→ **CONSIGNE DONNÉE**: Comptez les lignes ci-dessous qui contiennent la chaîne « furthest », en respectant la casse. Indiquez uniquement ce nombre.

→ **LIGNES DE DONNÉES**:
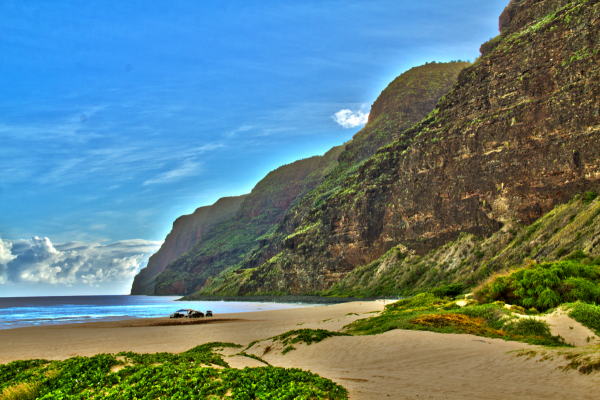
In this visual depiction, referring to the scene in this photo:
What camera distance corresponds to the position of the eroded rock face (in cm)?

==

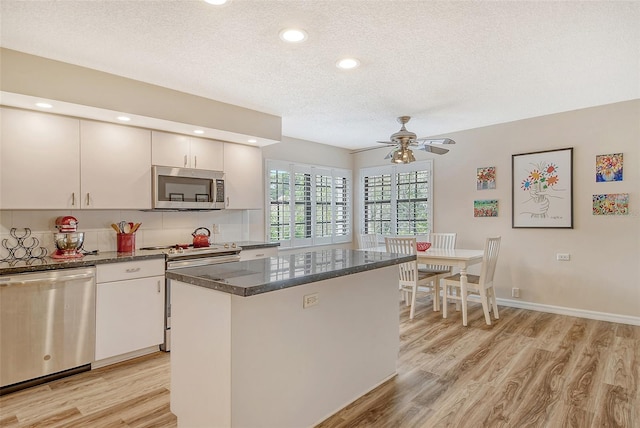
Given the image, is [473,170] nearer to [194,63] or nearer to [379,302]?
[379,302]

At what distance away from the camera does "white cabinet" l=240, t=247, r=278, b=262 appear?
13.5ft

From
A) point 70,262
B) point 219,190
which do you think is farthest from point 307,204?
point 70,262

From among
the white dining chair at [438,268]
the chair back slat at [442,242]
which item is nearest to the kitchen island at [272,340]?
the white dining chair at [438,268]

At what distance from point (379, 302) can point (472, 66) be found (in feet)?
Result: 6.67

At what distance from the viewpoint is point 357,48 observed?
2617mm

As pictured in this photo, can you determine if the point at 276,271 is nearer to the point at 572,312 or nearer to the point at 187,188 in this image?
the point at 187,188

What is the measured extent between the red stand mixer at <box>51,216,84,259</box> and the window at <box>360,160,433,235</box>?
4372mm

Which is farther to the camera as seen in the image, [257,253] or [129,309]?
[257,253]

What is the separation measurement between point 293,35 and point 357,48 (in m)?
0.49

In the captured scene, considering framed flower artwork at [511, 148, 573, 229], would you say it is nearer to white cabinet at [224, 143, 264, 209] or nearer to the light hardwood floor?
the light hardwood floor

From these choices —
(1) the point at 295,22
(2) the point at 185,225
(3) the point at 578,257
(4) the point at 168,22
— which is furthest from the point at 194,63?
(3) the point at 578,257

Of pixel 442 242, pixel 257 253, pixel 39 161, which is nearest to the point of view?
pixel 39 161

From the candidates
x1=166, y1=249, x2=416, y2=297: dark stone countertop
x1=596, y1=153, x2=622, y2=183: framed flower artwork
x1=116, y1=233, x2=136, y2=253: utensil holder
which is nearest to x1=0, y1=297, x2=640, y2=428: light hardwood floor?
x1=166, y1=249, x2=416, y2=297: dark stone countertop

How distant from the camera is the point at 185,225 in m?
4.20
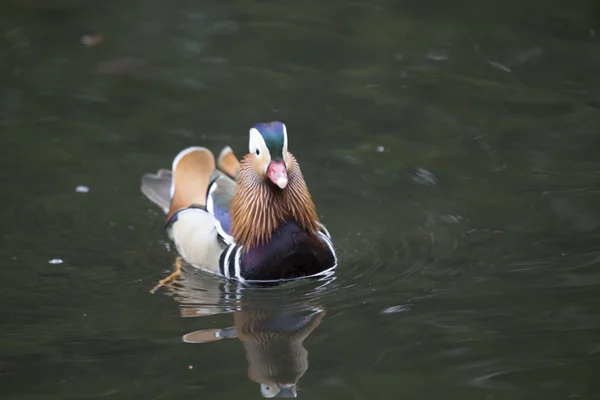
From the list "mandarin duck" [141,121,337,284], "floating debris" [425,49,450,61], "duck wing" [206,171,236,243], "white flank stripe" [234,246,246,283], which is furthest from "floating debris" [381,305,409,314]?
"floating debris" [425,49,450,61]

→ **RÉPONSE RÉDIGÉE**: 2